Identity and access management: Deploy role-based access controls, follow the principle of least privilege and support multi-factor authentication (MFA).

Segmentation: Separate corporate from OT networks, and segment OT networks, to contain the spread of malware.

Threat prevention: Deploy controls such as intrusion detection (IDS), AV software and file integrity-checking tools to prevent and detect malware.

Encryption and backup: Protect OT data at rest and in transit and have backups to mitigate the impact of ransomware.

Breaking Down IT-OT Silos

As OT and IT systems converge in many organisations, threats once confined to IT, such as remote compromise, become more commonplace for industrial systems. Therefore, preventing, detecting and responding to such threats will require more interaction between IT and OT teams. OT teams can learn much from the experience IT has built up over the years regarding security controls, and both have a vested interest in business continuity.

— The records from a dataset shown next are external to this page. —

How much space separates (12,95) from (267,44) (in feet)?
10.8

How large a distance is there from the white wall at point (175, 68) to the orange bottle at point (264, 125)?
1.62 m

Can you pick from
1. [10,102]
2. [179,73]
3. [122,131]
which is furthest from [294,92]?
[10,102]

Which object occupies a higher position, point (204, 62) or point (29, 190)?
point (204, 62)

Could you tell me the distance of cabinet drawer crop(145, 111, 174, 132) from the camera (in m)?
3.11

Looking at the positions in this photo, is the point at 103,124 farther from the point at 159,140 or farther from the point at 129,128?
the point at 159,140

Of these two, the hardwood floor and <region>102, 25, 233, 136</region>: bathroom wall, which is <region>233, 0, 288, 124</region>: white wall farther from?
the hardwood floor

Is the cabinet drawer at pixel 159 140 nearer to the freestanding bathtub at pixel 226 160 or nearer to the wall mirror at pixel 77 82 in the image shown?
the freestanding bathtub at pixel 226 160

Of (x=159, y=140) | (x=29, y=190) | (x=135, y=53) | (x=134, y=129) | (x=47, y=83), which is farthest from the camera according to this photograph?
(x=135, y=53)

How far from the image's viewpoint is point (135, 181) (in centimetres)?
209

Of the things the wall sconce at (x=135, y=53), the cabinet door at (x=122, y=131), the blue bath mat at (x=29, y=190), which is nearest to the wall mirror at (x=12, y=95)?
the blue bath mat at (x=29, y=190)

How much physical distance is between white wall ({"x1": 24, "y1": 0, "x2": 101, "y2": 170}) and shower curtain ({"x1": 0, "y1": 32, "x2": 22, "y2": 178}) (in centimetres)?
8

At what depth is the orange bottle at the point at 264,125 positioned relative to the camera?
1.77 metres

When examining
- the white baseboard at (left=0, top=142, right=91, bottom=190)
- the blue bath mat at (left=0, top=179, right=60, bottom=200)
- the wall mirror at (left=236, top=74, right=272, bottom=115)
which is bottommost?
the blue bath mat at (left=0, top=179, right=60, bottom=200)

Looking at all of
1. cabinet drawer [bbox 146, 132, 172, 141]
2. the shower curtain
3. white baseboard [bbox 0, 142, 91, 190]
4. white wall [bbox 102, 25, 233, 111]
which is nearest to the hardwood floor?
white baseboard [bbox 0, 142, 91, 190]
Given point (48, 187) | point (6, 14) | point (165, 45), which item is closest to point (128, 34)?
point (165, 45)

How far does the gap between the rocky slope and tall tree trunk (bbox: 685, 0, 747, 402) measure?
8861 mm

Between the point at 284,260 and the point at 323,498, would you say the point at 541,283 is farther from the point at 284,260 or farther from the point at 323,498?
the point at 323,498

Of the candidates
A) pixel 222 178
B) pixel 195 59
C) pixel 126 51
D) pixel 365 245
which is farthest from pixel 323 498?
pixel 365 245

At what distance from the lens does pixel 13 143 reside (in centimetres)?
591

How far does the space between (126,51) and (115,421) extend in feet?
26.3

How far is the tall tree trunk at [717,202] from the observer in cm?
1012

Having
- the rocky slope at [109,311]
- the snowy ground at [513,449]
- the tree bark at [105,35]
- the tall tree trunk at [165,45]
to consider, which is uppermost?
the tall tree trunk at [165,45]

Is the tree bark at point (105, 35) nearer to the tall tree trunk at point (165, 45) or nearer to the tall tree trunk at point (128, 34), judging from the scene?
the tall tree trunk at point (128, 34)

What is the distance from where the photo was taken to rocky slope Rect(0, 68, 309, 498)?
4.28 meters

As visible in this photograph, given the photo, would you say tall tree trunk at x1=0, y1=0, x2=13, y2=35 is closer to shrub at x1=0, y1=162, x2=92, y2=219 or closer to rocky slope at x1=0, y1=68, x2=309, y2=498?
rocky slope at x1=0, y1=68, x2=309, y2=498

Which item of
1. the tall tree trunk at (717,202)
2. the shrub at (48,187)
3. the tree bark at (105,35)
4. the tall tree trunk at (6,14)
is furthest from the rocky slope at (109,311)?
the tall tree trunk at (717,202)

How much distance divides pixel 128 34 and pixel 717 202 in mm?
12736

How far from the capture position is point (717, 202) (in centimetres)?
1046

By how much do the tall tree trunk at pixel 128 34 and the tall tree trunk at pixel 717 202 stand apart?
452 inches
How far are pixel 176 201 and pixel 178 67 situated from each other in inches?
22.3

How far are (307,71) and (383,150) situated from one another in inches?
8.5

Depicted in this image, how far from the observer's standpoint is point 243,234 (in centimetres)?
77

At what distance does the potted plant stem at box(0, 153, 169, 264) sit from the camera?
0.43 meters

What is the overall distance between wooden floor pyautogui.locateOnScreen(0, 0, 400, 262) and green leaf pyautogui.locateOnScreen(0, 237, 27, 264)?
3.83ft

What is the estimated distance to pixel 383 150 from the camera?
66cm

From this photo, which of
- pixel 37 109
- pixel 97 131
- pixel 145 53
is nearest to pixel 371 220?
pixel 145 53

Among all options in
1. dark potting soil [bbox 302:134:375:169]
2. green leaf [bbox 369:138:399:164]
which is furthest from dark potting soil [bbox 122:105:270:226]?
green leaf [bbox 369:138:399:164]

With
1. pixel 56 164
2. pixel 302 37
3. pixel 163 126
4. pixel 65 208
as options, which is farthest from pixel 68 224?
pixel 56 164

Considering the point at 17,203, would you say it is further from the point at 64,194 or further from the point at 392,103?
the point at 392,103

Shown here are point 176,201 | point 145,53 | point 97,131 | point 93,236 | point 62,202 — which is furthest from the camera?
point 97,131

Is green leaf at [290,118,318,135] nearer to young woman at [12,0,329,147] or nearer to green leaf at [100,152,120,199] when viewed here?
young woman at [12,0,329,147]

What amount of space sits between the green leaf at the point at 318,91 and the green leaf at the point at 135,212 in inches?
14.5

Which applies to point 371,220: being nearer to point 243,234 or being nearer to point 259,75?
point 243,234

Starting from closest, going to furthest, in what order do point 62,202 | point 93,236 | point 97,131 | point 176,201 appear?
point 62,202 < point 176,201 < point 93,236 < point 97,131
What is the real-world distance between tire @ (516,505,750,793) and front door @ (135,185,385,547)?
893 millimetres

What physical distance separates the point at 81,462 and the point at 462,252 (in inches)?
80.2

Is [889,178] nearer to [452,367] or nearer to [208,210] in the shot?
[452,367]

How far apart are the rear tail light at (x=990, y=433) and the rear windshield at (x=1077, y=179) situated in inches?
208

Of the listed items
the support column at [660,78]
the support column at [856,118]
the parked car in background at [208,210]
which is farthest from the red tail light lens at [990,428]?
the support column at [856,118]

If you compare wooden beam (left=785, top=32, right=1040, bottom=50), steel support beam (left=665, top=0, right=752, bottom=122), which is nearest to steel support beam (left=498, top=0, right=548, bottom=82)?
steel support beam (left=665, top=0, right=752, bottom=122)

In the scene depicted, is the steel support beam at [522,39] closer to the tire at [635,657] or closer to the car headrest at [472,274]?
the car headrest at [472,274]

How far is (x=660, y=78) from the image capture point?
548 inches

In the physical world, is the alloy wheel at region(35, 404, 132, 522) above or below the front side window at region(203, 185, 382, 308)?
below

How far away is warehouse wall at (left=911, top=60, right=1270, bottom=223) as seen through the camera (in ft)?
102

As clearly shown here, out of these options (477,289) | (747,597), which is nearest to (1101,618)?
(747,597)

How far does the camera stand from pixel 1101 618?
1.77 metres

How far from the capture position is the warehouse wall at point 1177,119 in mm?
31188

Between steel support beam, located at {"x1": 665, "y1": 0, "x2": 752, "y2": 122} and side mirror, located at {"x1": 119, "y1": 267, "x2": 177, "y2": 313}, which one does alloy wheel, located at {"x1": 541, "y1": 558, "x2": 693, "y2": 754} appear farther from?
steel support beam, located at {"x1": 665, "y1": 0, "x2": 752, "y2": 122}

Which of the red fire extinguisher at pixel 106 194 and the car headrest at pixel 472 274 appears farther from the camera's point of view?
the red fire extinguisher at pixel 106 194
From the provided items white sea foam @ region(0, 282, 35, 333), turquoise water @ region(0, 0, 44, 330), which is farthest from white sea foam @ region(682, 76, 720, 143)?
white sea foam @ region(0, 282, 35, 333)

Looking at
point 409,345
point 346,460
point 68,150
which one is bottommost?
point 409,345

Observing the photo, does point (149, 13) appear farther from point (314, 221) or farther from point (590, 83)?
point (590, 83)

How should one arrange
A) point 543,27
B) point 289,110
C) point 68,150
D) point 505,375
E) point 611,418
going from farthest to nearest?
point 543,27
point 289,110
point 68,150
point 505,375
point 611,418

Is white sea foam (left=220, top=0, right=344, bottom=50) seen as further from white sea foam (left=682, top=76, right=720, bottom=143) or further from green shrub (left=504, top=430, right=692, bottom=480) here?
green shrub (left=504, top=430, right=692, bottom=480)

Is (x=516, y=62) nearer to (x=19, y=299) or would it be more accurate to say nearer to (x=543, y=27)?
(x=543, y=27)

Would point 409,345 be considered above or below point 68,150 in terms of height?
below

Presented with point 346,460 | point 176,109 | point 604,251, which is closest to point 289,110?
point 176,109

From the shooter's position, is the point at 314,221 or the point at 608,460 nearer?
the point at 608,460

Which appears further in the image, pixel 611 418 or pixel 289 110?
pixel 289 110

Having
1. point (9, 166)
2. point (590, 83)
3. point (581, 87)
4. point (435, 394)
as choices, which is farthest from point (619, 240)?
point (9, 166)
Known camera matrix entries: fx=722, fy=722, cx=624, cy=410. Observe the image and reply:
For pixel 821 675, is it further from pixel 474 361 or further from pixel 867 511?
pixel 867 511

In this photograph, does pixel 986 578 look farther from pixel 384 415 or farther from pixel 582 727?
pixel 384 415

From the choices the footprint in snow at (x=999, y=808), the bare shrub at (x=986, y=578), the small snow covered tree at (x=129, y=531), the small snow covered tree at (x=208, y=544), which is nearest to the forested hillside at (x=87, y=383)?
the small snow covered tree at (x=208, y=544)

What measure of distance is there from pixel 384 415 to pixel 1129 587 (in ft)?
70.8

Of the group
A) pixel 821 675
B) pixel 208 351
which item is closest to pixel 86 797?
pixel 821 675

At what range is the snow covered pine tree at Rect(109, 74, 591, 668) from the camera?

“By working together, IT and OT teams can identify and mitigate cybersecurity risks that affect both IT and OT environments, thus protecting the organisation from cyber-attack,” Trend Micro UK & Ireland technical director, Bharat Mistry, tells ISMS.online. “Additionally, collaboration between the teams will improve the efficiency of security operations teams and ultimately help to reduce costs.”

From a compliance perspective, this may require the organisation to go beyond the limits of ISO 27001 and seek out complementary certifications in the OT space.

“We see frameworks like ISO 27001 used in enterprise IT and bespoke or tailored frameworks like IEC 62443 for OT,” Mistry explains. “On paper, there is some overlap between these, but in reality, these frameworks are start points and are often customised to suit the organisation’s environment.”

Ultimately, it’s in everyone’s best interests to work together, says Armis’s Buenano.

“From an organisational perspective, having a risk-based approach to vulnerability management must go hand in hand with OT and IT departments working together to help coordinate mitigation efforts,” he concludes. “Cross-departmental projects will help streamline process and resource management and achieve greater compliance and data security.”